FAIRmat-NFDI / pynxtools

https://fairmat-nfdi.github.io/pynxtools/
Apache License 2.0
13 stars 8 forks source link

Use quantity name directly #437

Closed TLCFEM closed 1 month ago

lukaspie commented 1 month ago

Hi @TLCFEM, thanks for the PR, seems like a cleaner solution.

As you can see, the tests are failing in the generation of the nexus metainfo package, I think because some changes recently in the NOMAD metainfo that break how we build the package here. From what I could tell, most (if not all) changes in the metainfo were made by you, so could you please give us a bit of guidance how we can change our code to work with the new version? Thanks!

TLCFEM commented 1 month ago

Someone needs to address this issue. It's broken in the current state.

https://gitlab.mpcdf.mpg.de/nomad-lab/nomad-FAIR/-/merge_requests/1173#note_278826

lukaspie commented 1 month ago

Someone needs to address this issue. It's broken in the current state.

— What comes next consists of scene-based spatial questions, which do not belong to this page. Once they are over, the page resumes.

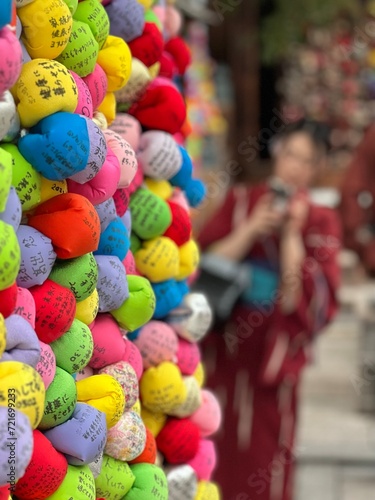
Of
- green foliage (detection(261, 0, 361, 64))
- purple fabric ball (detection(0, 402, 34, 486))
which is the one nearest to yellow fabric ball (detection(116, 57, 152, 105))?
purple fabric ball (detection(0, 402, 34, 486))

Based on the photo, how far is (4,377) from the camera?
64 cm

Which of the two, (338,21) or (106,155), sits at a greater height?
(106,155)

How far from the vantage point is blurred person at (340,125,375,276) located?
3332 millimetres

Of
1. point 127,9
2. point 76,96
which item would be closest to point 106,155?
point 76,96

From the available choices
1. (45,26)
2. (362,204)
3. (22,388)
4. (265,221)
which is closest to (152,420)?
(22,388)

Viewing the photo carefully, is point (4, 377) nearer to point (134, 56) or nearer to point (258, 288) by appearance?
point (134, 56)

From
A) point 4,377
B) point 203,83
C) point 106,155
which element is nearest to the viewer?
point 4,377

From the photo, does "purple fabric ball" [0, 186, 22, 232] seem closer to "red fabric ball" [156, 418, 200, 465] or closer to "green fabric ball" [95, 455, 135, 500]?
"green fabric ball" [95, 455, 135, 500]

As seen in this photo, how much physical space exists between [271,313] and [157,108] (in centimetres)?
128

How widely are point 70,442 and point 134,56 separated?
42cm

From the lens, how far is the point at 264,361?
2.19 m

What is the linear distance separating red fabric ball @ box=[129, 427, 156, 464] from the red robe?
49.4 inches

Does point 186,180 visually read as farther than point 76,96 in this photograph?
Yes

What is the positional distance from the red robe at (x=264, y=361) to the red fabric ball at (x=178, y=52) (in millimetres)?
1090
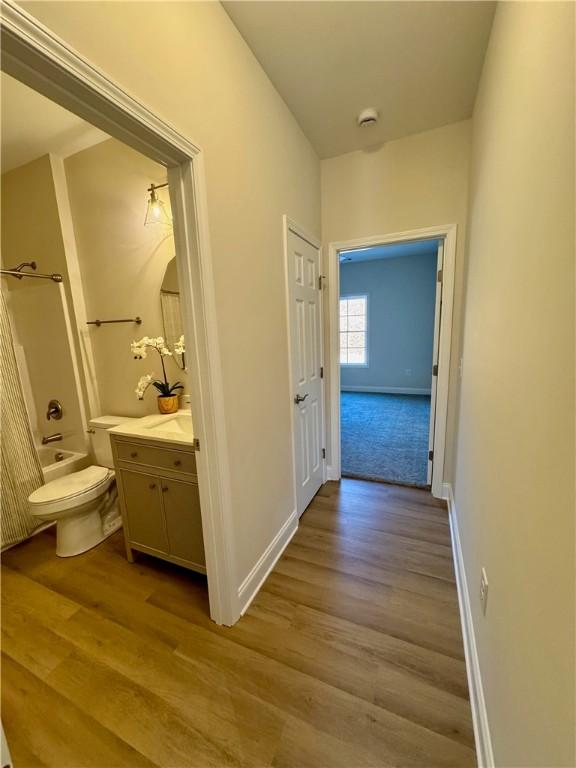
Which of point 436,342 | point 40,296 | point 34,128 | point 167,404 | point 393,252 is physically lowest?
point 167,404

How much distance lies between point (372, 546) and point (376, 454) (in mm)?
1481

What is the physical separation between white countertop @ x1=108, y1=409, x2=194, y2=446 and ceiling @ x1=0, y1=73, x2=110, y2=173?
1.89m

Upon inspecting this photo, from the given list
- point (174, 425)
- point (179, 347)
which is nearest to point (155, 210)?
point (179, 347)

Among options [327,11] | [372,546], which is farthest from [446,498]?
[327,11]

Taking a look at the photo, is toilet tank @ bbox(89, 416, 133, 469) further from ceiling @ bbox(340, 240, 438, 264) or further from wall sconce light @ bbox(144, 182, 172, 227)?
ceiling @ bbox(340, 240, 438, 264)

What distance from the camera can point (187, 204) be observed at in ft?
3.94

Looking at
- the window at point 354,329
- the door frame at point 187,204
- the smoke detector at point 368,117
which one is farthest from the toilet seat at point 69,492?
the window at point 354,329

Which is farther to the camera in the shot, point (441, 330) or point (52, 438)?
point (52, 438)

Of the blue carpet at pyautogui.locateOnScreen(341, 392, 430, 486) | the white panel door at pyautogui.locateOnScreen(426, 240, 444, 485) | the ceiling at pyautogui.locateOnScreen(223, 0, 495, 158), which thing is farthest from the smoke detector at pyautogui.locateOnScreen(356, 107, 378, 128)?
the blue carpet at pyautogui.locateOnScreen(341, 392, 430, 486)

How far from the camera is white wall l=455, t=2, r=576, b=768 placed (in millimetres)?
592

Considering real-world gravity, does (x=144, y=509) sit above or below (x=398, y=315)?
below

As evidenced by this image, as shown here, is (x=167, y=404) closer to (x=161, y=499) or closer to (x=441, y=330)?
(x=161, y=499)

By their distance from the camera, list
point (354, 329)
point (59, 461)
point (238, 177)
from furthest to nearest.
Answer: point (354, 329)
point (59, 461)
point (238, 177)

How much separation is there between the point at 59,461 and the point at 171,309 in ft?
5.60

https://gitlab.mpcdf.mpg.de/nomad-lab/nomad-FAIR/-/merge_requests/1173#note_278826

Alright, thanks for the pointer. This is something that is anyway on our todo as the pattern matching rules were recently changed in NeXus. I'll bring it up in Area B.

TLCFEM commented 1 month ago

There are two options:

  1. keep existing API and change resolve_variadic_name to properly work with the rules.
  2. expose resolve_variadic_name as a callback such that totally offload this task to the external.

Either would be better than what we have now.

lukaspie commented 1 month ago

I think the init_nexus_metainfo is currently failing because we have now started using the NOMAD base sections. Specifically, each NeXus class (that is a subsection in the metainfo) is now inheriting from a specific base section or, by default, from the basic BaseSection. The idea here is to profit from the data model and the normalizers that are defined in the basesections module and map to the schemas that are defined in the other areas.

Now, the problem that we have is that the BaseSection class defines a Quantity name (see here), but in some of the NeXus definitions, we define a group called name (see here for an example) which gets converted to a SubSection. So we have mixed inheritance, i.e., we overwrite the Quantity name with the SubSection name in the derived class.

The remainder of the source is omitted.